日向のせいで私の人生が狂ったと思っていた。
憎い感情が支配してた。
でも日向が二人になってからは恐怖が湧き上がり、今では日向が怖くて仕方がない。
それでも元に戻れず、あの子に暴力を繰り返す。
小学生になる年齢になっても生活は変わらなかった。
そんな生活を続けて五年。
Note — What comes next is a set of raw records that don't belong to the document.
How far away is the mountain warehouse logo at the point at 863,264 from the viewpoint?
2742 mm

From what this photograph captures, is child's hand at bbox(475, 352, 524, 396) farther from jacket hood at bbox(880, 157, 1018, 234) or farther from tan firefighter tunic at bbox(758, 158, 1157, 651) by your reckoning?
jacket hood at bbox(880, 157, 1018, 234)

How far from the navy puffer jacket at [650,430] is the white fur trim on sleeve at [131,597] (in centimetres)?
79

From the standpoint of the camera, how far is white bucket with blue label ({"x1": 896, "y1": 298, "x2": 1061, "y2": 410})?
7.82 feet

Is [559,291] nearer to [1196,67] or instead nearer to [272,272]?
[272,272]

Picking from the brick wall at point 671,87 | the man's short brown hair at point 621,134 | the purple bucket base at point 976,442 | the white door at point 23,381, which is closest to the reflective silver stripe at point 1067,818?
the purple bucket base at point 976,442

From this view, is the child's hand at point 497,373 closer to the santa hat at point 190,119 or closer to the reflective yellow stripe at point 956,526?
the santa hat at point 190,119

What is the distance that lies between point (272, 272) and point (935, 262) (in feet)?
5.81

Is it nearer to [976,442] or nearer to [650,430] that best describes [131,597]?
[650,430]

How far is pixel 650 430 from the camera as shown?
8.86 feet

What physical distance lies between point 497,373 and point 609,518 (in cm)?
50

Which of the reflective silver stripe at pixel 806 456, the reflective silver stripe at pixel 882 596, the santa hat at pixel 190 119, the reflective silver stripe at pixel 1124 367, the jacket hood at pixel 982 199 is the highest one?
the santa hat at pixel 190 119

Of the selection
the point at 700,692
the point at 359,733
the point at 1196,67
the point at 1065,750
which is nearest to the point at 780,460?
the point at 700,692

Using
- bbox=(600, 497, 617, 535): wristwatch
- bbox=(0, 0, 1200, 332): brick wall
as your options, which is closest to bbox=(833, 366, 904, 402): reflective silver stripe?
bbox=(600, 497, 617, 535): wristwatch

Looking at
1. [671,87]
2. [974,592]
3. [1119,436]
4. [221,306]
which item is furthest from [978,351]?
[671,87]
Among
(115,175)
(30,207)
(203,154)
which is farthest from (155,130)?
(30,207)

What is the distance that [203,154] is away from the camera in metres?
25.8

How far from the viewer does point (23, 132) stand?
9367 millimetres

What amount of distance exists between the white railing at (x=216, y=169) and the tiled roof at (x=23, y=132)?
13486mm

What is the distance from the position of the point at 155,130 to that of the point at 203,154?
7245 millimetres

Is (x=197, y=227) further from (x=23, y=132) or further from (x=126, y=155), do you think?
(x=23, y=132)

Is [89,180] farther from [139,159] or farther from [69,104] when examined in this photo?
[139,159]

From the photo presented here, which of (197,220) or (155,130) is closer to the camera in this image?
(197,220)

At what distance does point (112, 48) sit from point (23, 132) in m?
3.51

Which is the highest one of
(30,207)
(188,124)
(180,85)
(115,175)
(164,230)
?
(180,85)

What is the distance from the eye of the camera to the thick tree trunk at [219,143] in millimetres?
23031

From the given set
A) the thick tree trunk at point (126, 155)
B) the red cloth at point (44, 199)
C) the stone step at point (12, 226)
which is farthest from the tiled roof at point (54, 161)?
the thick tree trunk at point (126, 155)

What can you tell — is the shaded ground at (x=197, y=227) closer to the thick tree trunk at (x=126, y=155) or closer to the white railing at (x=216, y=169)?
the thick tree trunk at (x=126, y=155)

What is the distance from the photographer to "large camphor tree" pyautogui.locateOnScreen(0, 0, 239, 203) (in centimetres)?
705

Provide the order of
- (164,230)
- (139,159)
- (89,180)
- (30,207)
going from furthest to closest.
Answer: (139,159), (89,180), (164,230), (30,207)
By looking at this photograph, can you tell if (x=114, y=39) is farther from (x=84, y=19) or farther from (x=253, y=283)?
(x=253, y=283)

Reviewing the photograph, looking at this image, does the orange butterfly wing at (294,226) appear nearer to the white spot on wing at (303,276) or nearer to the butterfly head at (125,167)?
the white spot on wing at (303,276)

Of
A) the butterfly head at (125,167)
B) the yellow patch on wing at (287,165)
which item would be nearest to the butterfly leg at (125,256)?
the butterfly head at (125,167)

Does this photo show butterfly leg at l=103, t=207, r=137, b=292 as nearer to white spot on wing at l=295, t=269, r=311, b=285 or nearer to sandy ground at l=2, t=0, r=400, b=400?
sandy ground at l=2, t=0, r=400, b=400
日向は少しも成長しなかった。
そんな姿も怖い。
こんな事続けていけるわけがないと思っていた。
まさか、こんな形で幕が下りるとは、思ってみなかった。

いつも通りに夕方まで寝ていた。
強い衝撃が体を貫く。
金属バットが見えた。
一真だと一瞬思った。
一真が持ってきて置いて言った物だったから。
でも一真なわけがない。
バットの向こう側に小さな足が見えた。
視界が赤黒い。
目元を触ると、生温かくヌルっとした。
それが血だとわかっても、自分のとは思わない。
「日向?アンタ…。」
言葉を話して初めて気付く。
呂律が回らない。
この血は私の?そう思うと体がガタガタと震えだした。

「お母さん…痛い?」

しゃがみ込み日向が話しかけてくる。
逃げなきゃ殺される。
きっと、今は日向じゃない。あの子だ。
あの子は私を殺してもおかしくない。
逃げたくても体が思うように動かない。

「お母さん、ごめんね。痛いよね?でもいなくなってほしいんだ。」

そっか、この子は私を殺すんだ。
そう思うと日向を産んだ日を思い出した。
本当に暖かくて痛みを取ってくれる日の光だった。
日向って名前はこの子の顔を見た瞬間浮かんだ。
ピッタリで私の腕の中の日向を見てると涙が溢れた。
その気持ちを忘れてたんだ。
あぁそうだ、今日は日向の誕生日だったと思い出した。
涙が流れた。

『日向にとっては、私がこの子の人生を狂わしてたんだ。』

今になって気づいても遅い。
ゆっくりと、金属バットが振り上がっていくのを見ていた。

「日向…ごめん…ね…」

スローモーションで振り下ろされるバットを見たのが最後の光景になった。